Richter's Predictor: Modeling Earthquake Damage

Photo by Carl Campbell on Unsplash

This is a modeling competition hosted by drivendata. In this competition the goal is to predict the level of damage to the buildings caused by the 2015 Earthquake in Nepal.

The data was collected through surveys by Kathmandu Living Labs and the Central Bureau of Statistics, which works under the National Planning Commission Secretariat of Nepal.

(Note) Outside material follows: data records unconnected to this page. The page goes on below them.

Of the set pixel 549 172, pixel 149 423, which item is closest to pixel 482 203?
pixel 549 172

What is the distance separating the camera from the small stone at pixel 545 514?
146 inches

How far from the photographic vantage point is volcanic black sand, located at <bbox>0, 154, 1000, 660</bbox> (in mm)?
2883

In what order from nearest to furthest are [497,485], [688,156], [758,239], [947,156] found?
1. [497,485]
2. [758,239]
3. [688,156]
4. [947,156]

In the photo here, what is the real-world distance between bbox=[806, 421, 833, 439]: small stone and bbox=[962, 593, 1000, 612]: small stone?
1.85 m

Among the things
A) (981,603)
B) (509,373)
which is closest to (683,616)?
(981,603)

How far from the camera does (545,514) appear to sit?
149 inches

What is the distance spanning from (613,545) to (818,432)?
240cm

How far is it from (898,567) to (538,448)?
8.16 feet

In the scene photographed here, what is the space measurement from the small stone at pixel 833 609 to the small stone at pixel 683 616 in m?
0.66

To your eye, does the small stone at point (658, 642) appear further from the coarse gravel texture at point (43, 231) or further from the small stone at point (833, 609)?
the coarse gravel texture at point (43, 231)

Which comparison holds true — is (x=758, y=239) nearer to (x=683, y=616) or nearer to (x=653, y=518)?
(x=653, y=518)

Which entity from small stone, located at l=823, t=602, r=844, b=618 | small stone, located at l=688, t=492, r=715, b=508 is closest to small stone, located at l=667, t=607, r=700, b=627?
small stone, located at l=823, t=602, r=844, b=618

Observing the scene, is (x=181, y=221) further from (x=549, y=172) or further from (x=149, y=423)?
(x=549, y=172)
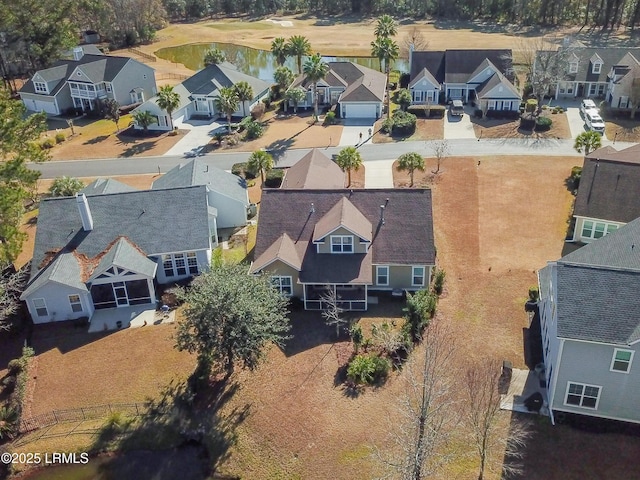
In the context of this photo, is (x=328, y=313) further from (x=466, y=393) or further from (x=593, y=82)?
(x=593, y=82)

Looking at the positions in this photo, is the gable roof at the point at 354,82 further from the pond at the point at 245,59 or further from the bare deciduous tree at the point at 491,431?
the bare deciduous tree at the point at 491,431

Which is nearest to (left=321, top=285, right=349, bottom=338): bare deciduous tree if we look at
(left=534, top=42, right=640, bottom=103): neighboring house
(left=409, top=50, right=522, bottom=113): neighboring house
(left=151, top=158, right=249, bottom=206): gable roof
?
(left=151, top=158, right=249, bottom=206): gable roof

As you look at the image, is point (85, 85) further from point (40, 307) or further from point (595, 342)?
point (595, 342)

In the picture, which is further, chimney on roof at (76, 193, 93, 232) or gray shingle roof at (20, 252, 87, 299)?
chimney on roof at (76, 193, 93, 232)

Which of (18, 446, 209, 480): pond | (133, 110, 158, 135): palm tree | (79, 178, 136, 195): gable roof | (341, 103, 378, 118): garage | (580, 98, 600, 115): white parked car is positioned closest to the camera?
(18, 446, 209, 480): pond

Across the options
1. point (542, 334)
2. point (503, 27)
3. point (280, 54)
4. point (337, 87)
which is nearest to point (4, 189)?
point (542, 334)

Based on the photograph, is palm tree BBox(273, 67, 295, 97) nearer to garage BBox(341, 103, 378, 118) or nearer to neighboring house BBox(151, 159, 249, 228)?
garage BBox(341, 103, 378, 118)
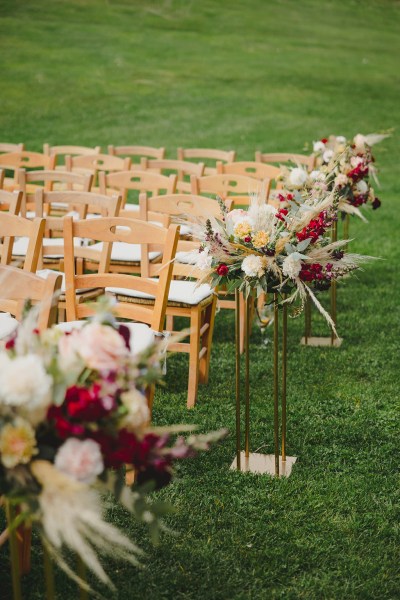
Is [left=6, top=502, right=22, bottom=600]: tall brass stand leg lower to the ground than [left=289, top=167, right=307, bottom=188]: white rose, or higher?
lower

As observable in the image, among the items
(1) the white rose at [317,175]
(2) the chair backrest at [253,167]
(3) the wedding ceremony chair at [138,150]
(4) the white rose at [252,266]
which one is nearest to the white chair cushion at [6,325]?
(4) the white rose at [252,266]

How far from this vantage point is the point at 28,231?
447cm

This survey is one of the largest post-disaster datasets ever collected, containing valuable information on earthquake impacts, household conditions, and socio-economic-demographic statistics.

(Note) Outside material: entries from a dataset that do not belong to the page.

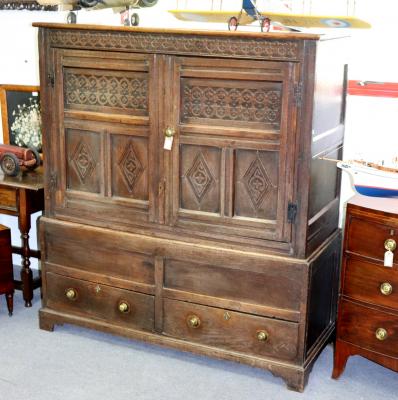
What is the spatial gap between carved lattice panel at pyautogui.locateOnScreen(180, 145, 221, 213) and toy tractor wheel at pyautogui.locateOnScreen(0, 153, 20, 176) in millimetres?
1117

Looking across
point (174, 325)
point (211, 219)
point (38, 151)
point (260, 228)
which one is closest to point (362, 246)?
point (260, 228)

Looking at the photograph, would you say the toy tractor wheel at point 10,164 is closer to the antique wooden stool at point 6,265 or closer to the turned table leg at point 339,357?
the antique wooden stool at point 6,265

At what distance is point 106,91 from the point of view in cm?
294

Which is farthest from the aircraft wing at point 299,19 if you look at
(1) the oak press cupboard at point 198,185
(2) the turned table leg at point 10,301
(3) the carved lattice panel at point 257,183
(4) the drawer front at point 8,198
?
(2) the turned table leg at point 10,301

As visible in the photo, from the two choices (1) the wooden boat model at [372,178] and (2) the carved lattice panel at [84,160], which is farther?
(2) the carved lattice panel at [84,160]

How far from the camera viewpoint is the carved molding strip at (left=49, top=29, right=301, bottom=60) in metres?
2.58

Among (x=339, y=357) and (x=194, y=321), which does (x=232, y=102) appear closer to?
(x=194, y=321)

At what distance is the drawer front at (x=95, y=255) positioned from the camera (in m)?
3.07

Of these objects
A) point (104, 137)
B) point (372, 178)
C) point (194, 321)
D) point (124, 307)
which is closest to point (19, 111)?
point (104, 137)

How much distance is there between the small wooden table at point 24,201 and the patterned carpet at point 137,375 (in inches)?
15.1

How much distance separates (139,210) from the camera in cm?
301

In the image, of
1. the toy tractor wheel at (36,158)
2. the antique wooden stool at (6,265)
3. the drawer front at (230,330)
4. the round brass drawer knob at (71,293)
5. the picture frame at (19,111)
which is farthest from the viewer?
the picture frame at (19,111)

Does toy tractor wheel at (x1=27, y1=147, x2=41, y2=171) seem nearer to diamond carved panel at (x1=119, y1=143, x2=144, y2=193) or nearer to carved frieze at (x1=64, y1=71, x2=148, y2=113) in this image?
carved frieze at (x1=64, y1=71, x2=148, y2=113)

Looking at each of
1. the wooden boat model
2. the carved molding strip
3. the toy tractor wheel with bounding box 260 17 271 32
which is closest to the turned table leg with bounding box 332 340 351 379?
the wooden boat model
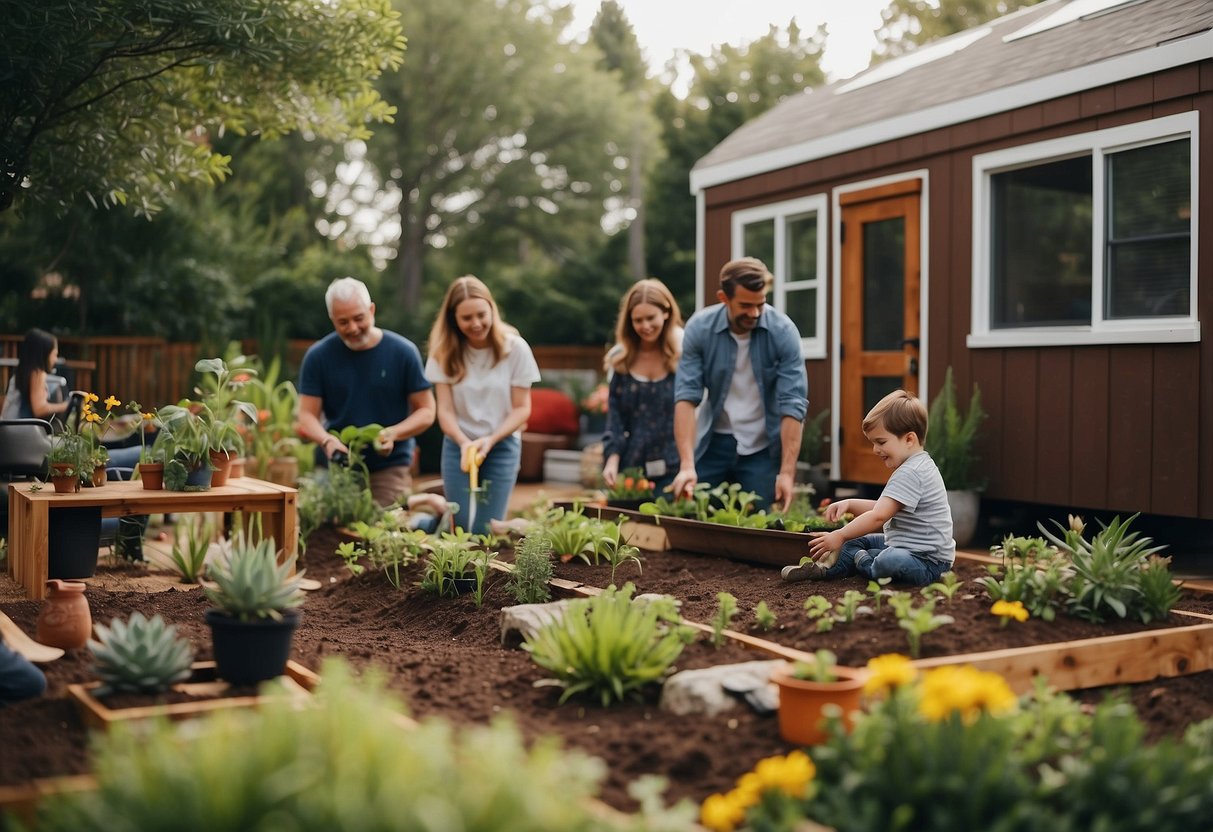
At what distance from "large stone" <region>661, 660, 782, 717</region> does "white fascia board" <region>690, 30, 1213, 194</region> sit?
4.97 m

This is a classification problem for which we will be using classical ML techniques to predict from the classes for the given test dataset.

Steps to follow:

Import the necessary libraries
Download the dataset
get all the datasets to the dataframe

Get the basic info about the columns
Get the statistical description about the variables
Get the correlation matrix to view the relationship between the explainatory variables and explained variable and among explainatory variables themselves.

Data preprocessing

get rid of missing values
encode the categorical variables
remove useless variables

Select the evaluation score - as needed by the copetition problem statement
Split data into training and validation set
Run different classification models to see which could work best

Get the best model and train on the whole training set
Get the predictions from the test set and replace the values in the submission file
Make the first submission and view the scores

Tune hyperparameters on the best models to further improve the accuracies
Do the feature selectiong and feature enggineering (PCA, LDA, etc.)
train the best model with best hyperparameters on the whole training set
Make the submission again to view growth

Machine leanring Theory

Machine Learning model is system that has been trained from features to recognize the pattern and give out a label as an output. In the training set the model tend to learn a general theme around the data and based on the kind of model choosen, alligns the weights to several features in a way to predict the target variable.